Syrie : la mystérieuse disparition du vice-président

Farouk Al Sharaa a servi Hafedh El Assad et son fils Bachar.
Farouk Al Sharaa a servi Hafedh El Assad et son fils Bachar.

Farouk al-Sharaa, dont la défection a été démentie par le pouvoir, n'est toujours pas apparu en public.

Où est le vice-président Farouk al-Sharaa ? Vendredi, la chaîne al-Arabiya, à capitaux saoudiens, annonçait sa défection. Elle était vite démentie par la télévision d'État syrienne, puis par le propre bureau du vice-président, qui publiait même un communiqué dans lequel Farouk al-Sharaa se réjouissait de la nomination du diplomate algérien Lakhdar Brahimi comme nouveau médiateur de l'ONU pour la Syrie.

Le seul démenti qui manquait était celui de Farouk al-Sharaa lui-même, que l'on n'avait toujours ni vu ni entendu dimanche en fin de journée.

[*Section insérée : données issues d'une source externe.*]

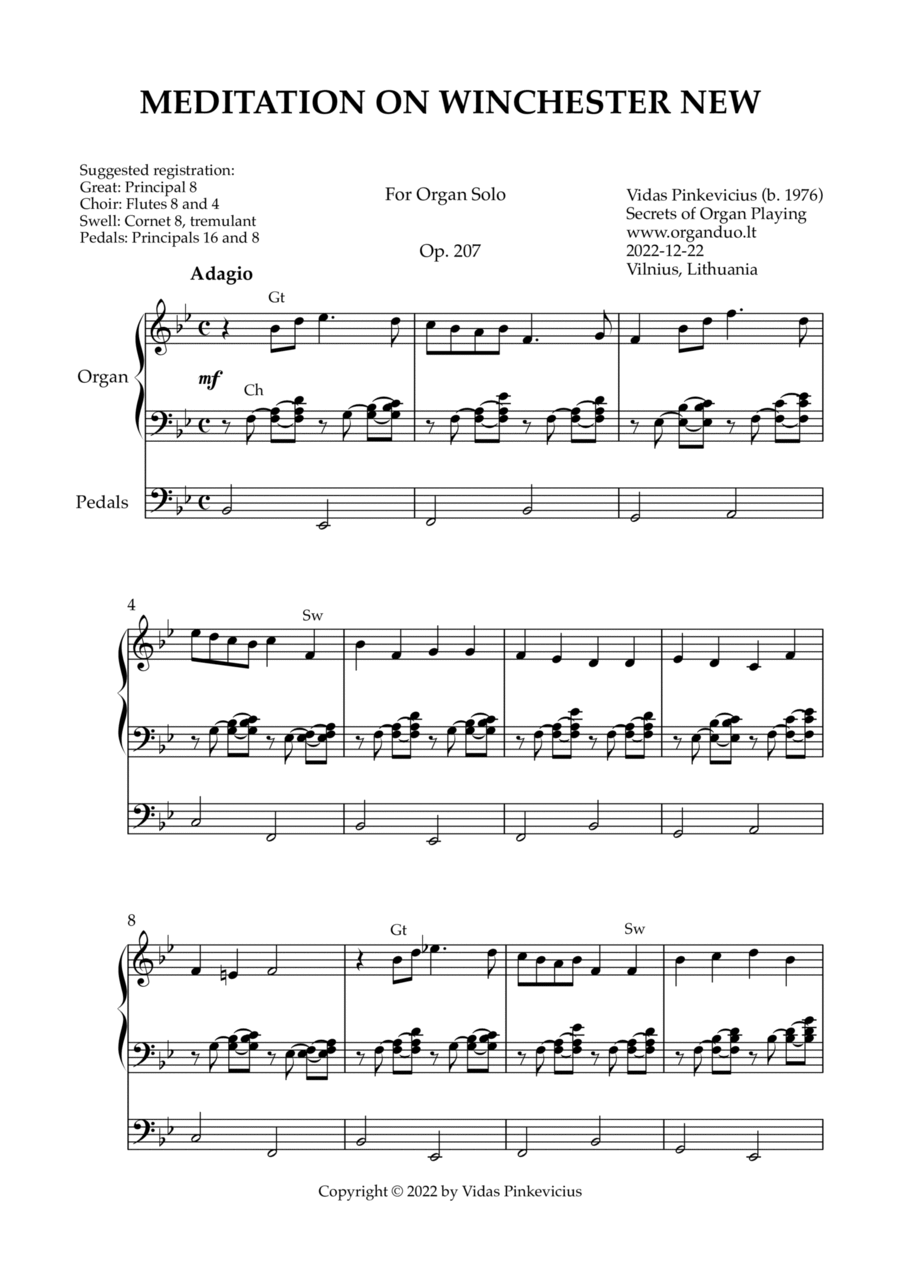 MEDITATION ON WINCHESTER NEW

Suggested registration:
Great: Principal 8
Choir: Flutes 8 and 4
Swell: Cornet 8, tremulant
Pedals: Principals 16 and 8

For Organ Solo

Op. 207

Vidas Pinkevicius (b. 1976)
Secrets of Organ Playing
www.organduo.lt
2022-12-22
Vilnius, Lithuania

Adagio

Gt

Organ

mf

Ch

Pedals

4

Sw

8

Gt

Sw

Copyright © 2022 by Vidas Pinkevicius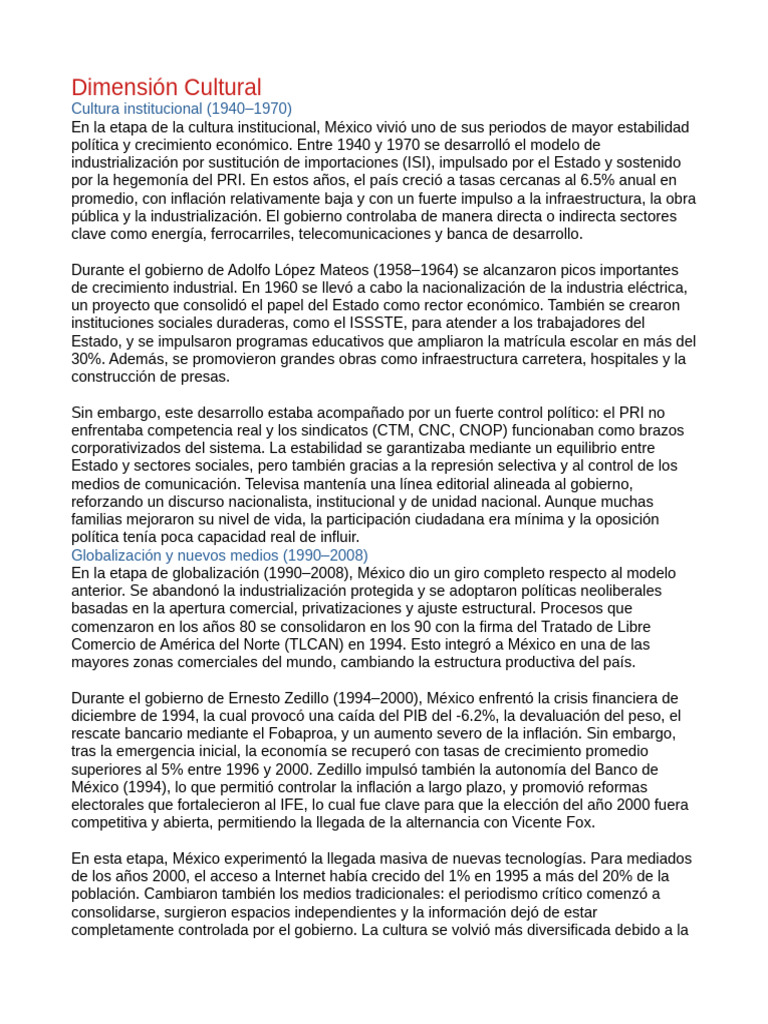 Dimensión Cultural
Cultura institucional (1940–1970)
En la etapa de la cultura institucional, México vivió uno de sus periodos de mayor estabilidad política y crecimiento económico. Entre 1940 y 1970 se desarrolló el modelo de industrialización por sustitución de importaciones (ISI), impulsado por el Estado y sostenido por la hegemonía del PRI. En estos años, el país creció a tasas cercanas al 6.5% anual en promedio, con inflación relativamente baja y con un fuerte impulso a la infraestructura, la obra pública y la industrialización. El gobierno controlaba de manera directa o indirecta sectores clave como energía, ferrocarriles, telecomunicaciones y banca de desarrollo.

Durante el gobierno de Adolfo López Mateos (1958–1964) se alcanzaron picos importantes de crecimiento industrial. En 1960 se llevó a cabo la nacionalización de la industria eléctrica, un proyecto que consolidó el papel del Estado como rector económico. También se crearon instituciones sociales duraderas, como el ISSSTE, para atender a los trabajadores del Estado, y se impulsaron programas educativos que ampliaron la matrícula escolar en más del 30%. Además, se promovieron grandes obras como infraestructura carretera, hospitales y la construcción de presas.

Sin embargo, este desarrollo estaba acompañado por un fuerte control político: el PRI no enfrentaba competencia real y los sindicatos (CTM, CNC, CNOP) funcionaban como brazos corporativizados del sistema. La estabilidad se garantizaba mediante un equilibrio entre Estado y sectores sociales, pero también gracias a la represión selectiva y al control de los medios de comunicación. Televisa mantenía una línea editorial alineada al gobierno, reforzando un discurso nacionalista, institucional y de unidad nacional. Aunque muchas familias mejoraron su nivel de vida, la participación ciudadana era mínima y la oposición política tenía poca capacidad real de influir.
Globalización y nuevos medios (1990–2008)
En la etapa de globalización (1990–2008), México dio un giro completo respecto al modelo anterior. Se abandonó la industrialización protegida y se adoptaron políticas neoliberales basadas en la apertura comercial, privatizaciones y ajuste estructural. Procesos que comenzaron en los años 80 se consolidaron en los 90 con la firma del Tratado de Libre Comercio de América del Norte (TLCAN) en 1994. Esto integró a México en una de las mayores zonas comerciales del mundo, cambiando la estructura productiva del país.

Durante el gobierno de Ernesto Zedillo (1994–2000), México enfrentó la crisis financiera de diciembre de 1994, la cual provocó una caída del PIB del -6.2%, la devaluación del peso, el rescate bancario mediante el Fobaproa, y un aumento severo de la inflación. Sin embargo, tras la emergencia inicial, la economía se recuperó con tasas de crecimiento promedio superiores al 5% entre 1996 y 2000. Zedillo impulsó también la autonomía del Banco de México (1994), lo que permitió controlar la inflación a largo plazo, y promovió reformas electorales que fortalecieron al IFE, lo cual fue clave para que la elección del año 2000 fuera competitiva y abierta, permitiendo la llegada de la alternancia con Vicente Fox.

En esta etapa, México experimentó la llegada masiva de nuevas tecnologías. Para mediados de los años 2000, el acceso a Internet había crecido del 1% en 1995 a más del 20% de la población. Cambiaron también los medios tradicionales: el periodismo crítico comenzó a consolidarse, surgieron espacios independientes y la información dejó de estar completamente controlada por el gobierno. La cultura se volvió más diversificada debido a la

Il n'était pas aux côtés du président Bachar Al-Assad, apparaissant lui-même pour la première fois depuis un mois, en prière dans une mosquée à l'occasion de la fête de l'Aïd el-Fitr. Des rumeurs insistantes affirment que le vice-président aurait fait défection il y a une dizaine de jours, à la suite de son cousin Yaroub, un haut dirigeant sécuritaire. Contrairement à ce dernier, qui s'est exprimé jeudi à la télévision saoudienne, Farouk al-Sharaa serait toujours en Syrie, protégé par l'Armée syrienne libre (ASL) qui tenterait de le faire sortir. Une tâche difficile, le régime ayant déployé de grands moyens et offrant une récompense élevée pour sa capture, continue la rumeur.

Le responsable de la communication du Commandement conjoint de l'ASL de l'intérieur, Fahad el-Masri, ne souhaitait dimanche "ni confirmer ni infirmer". Il démentait en revanche avoir évoqué "une tentative de défection qui s'est soldée par un échec".

Ce qui est certain, c'est que le vice-président syrien était invisible depuis plusieurs mois, hormis une brève apparition le 20 juillet, où il représentait le président, absent, aux obsèques du beau-frère de ce dernier, le vice-ministre de la défense Assef Shawkat, tué dans un attentat deux jours auparavant.

Coup dur pour le régime

La défection de Farouk al-Sharaa, si elle se confirmait, porterait un coup très dur au régime sur le plan symbolique. Caution sunnite d'un pouvoir centré sur la minorité alaouite, Farouk al-Sharaa a été nommé vice-président en 2006, après la défection de son prédécesseur Abdelhalim Khaddam. Mais il avait surtout été, pendant vingt-deux ans, le visage fréquentable de la Syrie, l'inamovible ministre des Affaires étrangères et homme de confiance d'Hafez Al-Assad, puis de son fils Bachar, négociant avec Israël ou les États-Unis. Il avait été présenté en janvier par la Ligue arabe comme un "homme de consensus" pour diriger un gouvernement de transition. Sa disgrâce vient sans doute de là, et aussi d'un curieux article du quotidien israélien Maariv, dont le spécialiste militaire avait affirmé, en décembre 2011, que Farouk al-Sharaa était allé négocier secrètement à Moscou le départ de Bachar Al-Assad.

Sur le terrain, selon l'Observatoire syrien des droits de l'homme (OSDH, basé à Londres), 190 Syriens ont trouvé la mort samedi, dont 62 à Damas et dans les environs, victimes de bombardements de l'armée. Des manifestations pacifiques ont eu lieu dans la région de Damas et à Idlib. Alep, au nord, reste le théâtre d'affrontements violents, en particulier autour de l'aéroport.